Page text:
----------------

Friday, February 28, 2014

On Being Parents

I am sure most of us are aware of the couple being charged with abusing their children in Sweden. Since, a lot of positive and negative reactions were given either through the formal or informal channels. Well, I am not going to make any comments on that for I do not know them personally and I think it is very unfair for those who do not know them to make any comments especially negative ones. We do not know what happened exactly. But what I believed is, at this crucial moment the couple and their children need our prayers for the best outcome. Anyway, who are we to judge?

It is not easy being parents. I know for sure as I am one. All parents wanted the best for their children. Wanted them to be perfect, almost - at times forgetting that they are also human who make mistakes. But let us all be real. We can only do the best we could and the rest is up to them. We cannot protect them at all times and we cannot expect them to be the angels we wish them to be for they are not.

----------------

Raw data:
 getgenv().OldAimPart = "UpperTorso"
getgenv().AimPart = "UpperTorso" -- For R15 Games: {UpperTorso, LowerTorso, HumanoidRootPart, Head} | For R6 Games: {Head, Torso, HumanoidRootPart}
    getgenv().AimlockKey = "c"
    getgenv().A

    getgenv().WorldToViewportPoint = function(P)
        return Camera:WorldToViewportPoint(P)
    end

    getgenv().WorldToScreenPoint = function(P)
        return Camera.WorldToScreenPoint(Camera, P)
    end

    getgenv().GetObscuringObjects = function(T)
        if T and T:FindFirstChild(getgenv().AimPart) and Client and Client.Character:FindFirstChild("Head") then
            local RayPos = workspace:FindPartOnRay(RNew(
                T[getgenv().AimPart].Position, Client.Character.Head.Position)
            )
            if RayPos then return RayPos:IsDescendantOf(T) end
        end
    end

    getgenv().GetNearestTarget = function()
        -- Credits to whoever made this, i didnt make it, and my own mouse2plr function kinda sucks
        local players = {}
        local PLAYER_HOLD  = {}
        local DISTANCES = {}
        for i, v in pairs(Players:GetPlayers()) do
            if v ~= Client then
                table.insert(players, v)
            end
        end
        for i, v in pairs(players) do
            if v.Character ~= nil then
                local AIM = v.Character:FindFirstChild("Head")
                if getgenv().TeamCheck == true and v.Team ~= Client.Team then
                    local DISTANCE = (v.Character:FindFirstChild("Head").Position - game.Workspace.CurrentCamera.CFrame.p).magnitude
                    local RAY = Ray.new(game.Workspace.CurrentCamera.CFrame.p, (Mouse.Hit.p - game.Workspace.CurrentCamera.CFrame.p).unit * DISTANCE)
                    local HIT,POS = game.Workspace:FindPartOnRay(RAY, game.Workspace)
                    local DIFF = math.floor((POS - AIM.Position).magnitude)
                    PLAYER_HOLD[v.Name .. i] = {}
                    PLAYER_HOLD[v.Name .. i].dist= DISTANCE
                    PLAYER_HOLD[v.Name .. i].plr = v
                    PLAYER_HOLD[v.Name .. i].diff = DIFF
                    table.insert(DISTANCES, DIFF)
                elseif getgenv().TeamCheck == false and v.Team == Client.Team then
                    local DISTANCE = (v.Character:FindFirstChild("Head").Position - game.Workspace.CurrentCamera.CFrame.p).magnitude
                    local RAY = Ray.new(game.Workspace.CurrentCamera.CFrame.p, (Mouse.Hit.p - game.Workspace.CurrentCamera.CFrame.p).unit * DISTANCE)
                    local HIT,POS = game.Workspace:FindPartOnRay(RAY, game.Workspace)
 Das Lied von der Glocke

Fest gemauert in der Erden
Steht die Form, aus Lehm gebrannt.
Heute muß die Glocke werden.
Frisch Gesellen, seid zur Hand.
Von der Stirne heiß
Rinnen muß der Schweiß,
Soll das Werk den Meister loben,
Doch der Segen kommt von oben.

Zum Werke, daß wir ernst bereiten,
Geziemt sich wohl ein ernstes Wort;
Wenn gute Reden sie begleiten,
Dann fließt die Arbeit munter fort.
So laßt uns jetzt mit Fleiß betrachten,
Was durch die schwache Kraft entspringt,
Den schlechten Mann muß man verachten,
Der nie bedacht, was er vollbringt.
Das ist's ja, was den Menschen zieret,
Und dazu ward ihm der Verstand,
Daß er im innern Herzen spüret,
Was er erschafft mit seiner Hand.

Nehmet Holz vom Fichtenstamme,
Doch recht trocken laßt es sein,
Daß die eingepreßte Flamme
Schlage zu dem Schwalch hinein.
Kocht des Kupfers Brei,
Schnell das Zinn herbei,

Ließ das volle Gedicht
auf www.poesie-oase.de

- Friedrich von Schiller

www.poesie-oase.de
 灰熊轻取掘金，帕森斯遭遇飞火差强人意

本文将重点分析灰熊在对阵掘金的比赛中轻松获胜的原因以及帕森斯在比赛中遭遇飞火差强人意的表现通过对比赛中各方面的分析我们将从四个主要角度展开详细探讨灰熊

----------------

Work instructions:
[A] Translate this sentence from the post on being parents into Spanish: "We do not know what happened exactly."
[B] Answer these from the post on being parents, marking each answer to match:
(i) In which country is the couple being charged with abusing their children?
(ii) What date appears at the top of the post?
(iii) How does the writer know for sure that being parents is not easy?

Results in order:
[A] No sabemos qué pasó exactamente.

[B]
(i) Sweden.
(ii) Friday, February 28, 2014.
(iii) The writer is a parent.